■ Required work ■
Quote precisely the final stretch of the listing: start at the line containing "From the goalkeeper" and stop after the last line.

■ Input for this task ■

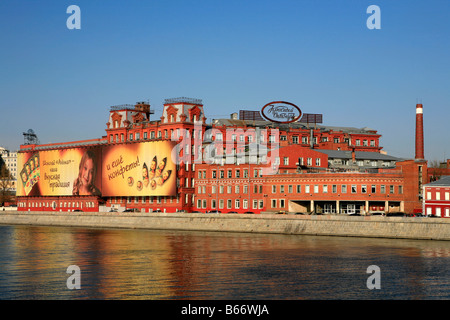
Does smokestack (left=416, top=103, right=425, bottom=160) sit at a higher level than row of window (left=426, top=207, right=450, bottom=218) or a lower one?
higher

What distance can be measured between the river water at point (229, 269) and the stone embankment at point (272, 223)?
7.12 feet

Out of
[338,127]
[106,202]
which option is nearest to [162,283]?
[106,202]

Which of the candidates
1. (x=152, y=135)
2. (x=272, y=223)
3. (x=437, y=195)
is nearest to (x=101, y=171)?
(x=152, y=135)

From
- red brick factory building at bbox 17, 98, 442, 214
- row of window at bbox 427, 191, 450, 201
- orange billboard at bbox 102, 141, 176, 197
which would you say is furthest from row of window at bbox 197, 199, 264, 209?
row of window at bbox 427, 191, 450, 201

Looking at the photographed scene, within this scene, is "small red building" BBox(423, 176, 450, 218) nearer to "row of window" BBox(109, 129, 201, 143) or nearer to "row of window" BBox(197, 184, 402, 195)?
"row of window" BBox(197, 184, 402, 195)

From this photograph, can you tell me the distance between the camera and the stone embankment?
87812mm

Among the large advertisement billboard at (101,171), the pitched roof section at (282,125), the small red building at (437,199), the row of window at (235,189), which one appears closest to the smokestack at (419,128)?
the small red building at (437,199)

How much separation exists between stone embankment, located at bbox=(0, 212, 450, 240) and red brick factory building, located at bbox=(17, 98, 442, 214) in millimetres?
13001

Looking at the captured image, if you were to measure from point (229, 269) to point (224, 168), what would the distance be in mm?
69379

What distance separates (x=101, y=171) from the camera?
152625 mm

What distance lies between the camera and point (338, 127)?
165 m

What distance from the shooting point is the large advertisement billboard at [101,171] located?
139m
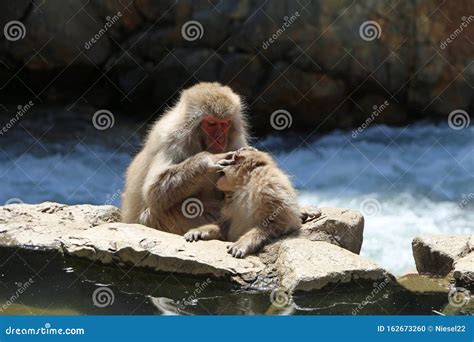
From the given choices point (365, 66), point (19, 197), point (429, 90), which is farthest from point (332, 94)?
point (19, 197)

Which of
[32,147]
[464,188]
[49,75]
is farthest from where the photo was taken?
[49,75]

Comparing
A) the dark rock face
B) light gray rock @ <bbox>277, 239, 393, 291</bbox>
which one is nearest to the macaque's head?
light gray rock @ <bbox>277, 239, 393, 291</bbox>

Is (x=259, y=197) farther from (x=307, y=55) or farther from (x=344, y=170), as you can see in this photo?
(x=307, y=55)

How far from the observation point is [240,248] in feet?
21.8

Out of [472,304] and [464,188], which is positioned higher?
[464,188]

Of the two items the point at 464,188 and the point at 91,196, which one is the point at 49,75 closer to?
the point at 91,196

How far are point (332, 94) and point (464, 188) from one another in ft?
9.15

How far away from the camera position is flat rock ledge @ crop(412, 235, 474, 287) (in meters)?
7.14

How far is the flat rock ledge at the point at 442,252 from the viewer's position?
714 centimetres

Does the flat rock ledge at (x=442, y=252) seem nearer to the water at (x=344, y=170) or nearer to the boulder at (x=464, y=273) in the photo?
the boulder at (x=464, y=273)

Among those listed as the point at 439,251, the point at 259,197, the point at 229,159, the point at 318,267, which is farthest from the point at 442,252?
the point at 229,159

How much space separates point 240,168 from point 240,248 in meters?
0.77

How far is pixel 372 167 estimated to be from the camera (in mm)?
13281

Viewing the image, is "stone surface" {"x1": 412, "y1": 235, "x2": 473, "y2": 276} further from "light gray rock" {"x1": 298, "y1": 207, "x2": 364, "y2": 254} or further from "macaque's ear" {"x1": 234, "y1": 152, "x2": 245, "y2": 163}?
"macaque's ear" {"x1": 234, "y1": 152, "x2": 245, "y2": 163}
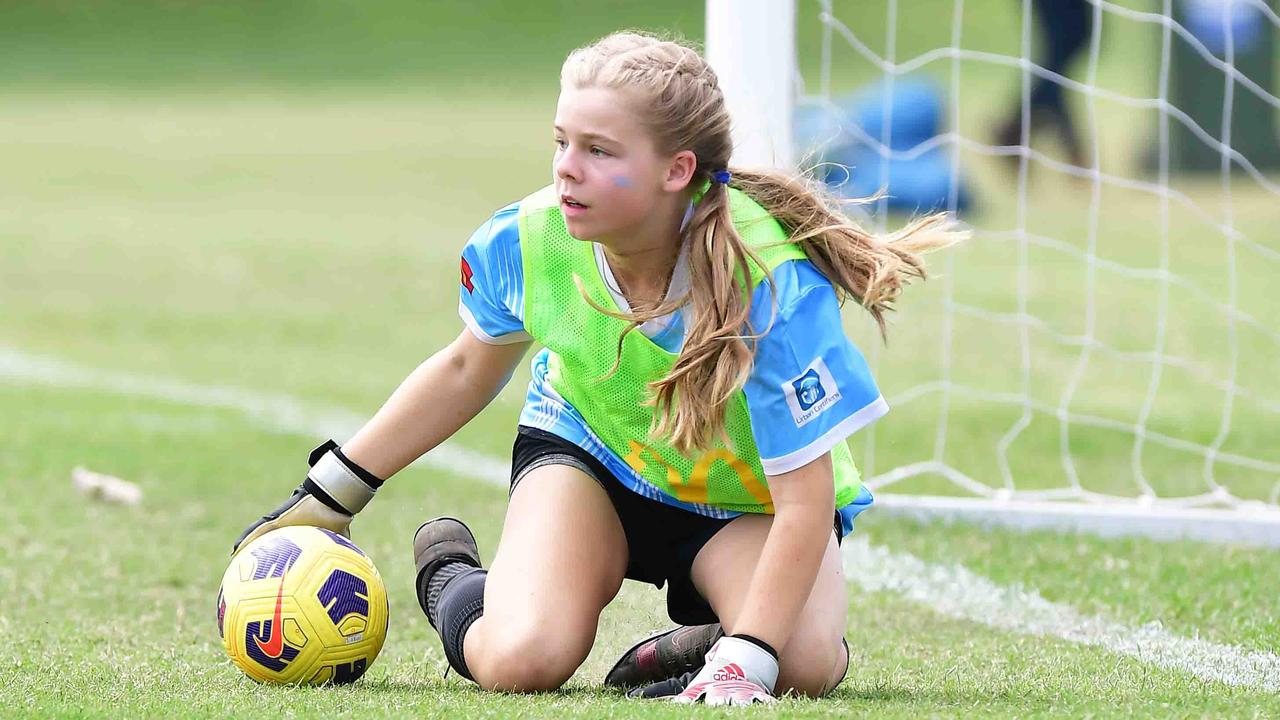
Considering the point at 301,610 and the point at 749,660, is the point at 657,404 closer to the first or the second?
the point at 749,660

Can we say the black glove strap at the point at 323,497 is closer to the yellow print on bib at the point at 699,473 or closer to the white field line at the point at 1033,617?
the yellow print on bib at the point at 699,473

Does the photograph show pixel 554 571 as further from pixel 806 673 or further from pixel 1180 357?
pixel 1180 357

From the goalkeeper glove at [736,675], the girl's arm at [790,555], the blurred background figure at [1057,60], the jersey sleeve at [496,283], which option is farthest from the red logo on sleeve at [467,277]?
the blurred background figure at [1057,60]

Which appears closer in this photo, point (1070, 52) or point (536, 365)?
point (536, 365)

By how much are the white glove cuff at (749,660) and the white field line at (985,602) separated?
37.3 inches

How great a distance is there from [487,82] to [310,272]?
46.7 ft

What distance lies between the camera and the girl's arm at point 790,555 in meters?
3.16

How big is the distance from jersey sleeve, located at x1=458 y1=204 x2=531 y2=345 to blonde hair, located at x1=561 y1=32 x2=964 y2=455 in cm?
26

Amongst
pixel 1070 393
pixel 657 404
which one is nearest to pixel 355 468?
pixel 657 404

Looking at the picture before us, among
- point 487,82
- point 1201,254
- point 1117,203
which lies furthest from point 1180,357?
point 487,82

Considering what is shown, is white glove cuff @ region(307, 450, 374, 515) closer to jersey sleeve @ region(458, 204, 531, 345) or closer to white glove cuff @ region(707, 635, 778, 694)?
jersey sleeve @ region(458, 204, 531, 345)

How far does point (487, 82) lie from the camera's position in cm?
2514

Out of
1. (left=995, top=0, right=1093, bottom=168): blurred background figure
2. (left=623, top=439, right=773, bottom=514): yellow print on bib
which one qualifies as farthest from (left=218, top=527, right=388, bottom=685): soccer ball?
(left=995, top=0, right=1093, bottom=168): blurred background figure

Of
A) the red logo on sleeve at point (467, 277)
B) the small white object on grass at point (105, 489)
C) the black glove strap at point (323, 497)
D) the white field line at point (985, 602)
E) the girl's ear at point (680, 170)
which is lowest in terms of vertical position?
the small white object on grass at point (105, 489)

■ Response to the task ■
From the goalkeeper glove at [736,675], the girl's arm at [790,555], the blurred background figure at [1057,60], the jersey sleeve at [496,283], which option is farthest from the red logo on sleeve at [467,277]?
the blurred background figure at [1057,60]

Which appears closer in this photo, point (1070, 52) or point (536, 365)?
point (536, 365)

By how much are the white glove cuff at (749,660) and the white field line at (985,602) separated?
37.3 inches

How great a distance is there from [487,82] to [310,272]?
46.7 ft

What distance lies between the camera and the girl's arm at point 790,555 in meters?
3.16

How big is the distance from jersey sleeve, located at x1=458 y1=204 x2=531 y2=345 to blonde hair, located at x1=561 y1=32 x2=964 y2=455 in cm?
26

Amongst
pixel 1070 393
pixel 657 404
which one is nearest to pixel 355 468?
pixel 657 404

Looking at the picture before us, among
- point 487,82
- point 1201,254
- point 1117,203
which lies furthest from point 1180,357?
point 487,82

Considering what is shown, is white glove cuff @ region(307, 450, 374, 515) closer to jersey sleeve @ region(458, 204, 531, 345) or closer to white glove cuff @ region(707, 635, 778, 694)?
jersey sleeve @ region(458, 204, 531, 345)

How far does point (487, 82) lie from the camera's position in cm?
2514

Out of
1. (left=995, top=0, right=1093, bottom=168): blurred background figure
2. (left=623, top=439, right=773, bottom=514): yellow print on bib
which one qualifies as farthest from (left=218, top=527, right=388, bottom=685): soccer ball?
(left=995, top=0, right=1093, bottom=168): blurred background figure

Of
A) the red logo on sleeve at point (467, 277)
B) the small white object on grass at point (105, 489)
C) the black glove strap at point (323, 497)
D) the white field line at point (985, 602)
E) the girl's ear at point (680, 170)
which is lowest in terms of vertical position?
the small white object on grass at point (105, 489)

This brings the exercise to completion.